Prove that the dimension of $U\times V$ is equal to $m+n$.
Suppose the $dim(U) = m$ and $dim(V) = n$. since $U \times V$ = {$(u,v)|u \in U$ and $v \in V$}, we can represent any element of $U \times V$ by using the corresponding basis. That is $(u,v) = (t_1u_1 + t_2u2+...+t_mu_m, k_1v_1+k_2v_2+...+k_nv_n)$.
It is defined by the exercise conditions that $(u_1,v_1)+(u_2,v_2) = (u_1+u_2,v_1+v_2) \in U$ and $\alpha(u,v) = (\alpha u,\alpha v)$.
$(u,v) = (t_1u_1 + t_2u2+...+t_mu_m, k_1v_1+k_2v_2+...+k_nv_n) = t_1(u_1,0)+...+t_m(u_m,0)+k_1(0,v_1)+...+k_n(0,v_n)$.
So $(u_1,0),...,(u_m,0),(0,v_1),...,(0,v_n)$ spans $U\times V$
Please, can you show me why it is independent too?

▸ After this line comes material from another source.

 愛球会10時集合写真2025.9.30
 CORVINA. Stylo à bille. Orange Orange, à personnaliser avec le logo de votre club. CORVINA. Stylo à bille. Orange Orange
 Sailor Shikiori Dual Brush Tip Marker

Given the set $\{(u_1,0),\ldots,(u_m,0),(0,v_1),\ldots,(0,v_n)\}$ where $\{u_1,\ldots,u_m\}$ is a basis of $U$ and $\{v_1,\ldots,v_n\}$ is a basis of $V$, both over the field $K$.

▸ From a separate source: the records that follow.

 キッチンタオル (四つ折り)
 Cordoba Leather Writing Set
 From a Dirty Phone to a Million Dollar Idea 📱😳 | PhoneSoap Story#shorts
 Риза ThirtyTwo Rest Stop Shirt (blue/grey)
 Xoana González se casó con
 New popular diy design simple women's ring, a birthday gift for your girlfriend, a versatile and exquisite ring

Consider the equation $$k_1(u_1,0)+\ldots+k_m(u_m,0)+l_1(0,v_1)+\ldots+l_n(0,v_n)=0,$$ where $k_1,\ldots,k_m,l_1,\ldots,l_n\in K$. Then $$(k_1u_1,0)+\ldots+(k_mu_m,0)+(0,l_1v_1)+\ldots+(0,l_nv_n)=0$$ and so $$(k_1u_1+\ldots+k_mu_m,l_1v_1+\ldots+l_nv_n)=(0,0).$$ Since $\{u_1,\ldots,u_m\}$ is a basis of $U$, $k_1=\ldots=k_m=0$, and since $\{v_1,\ldots,v_n\}$ is a basis of $V$, $l_1=\ldots=l_n=0$. Done.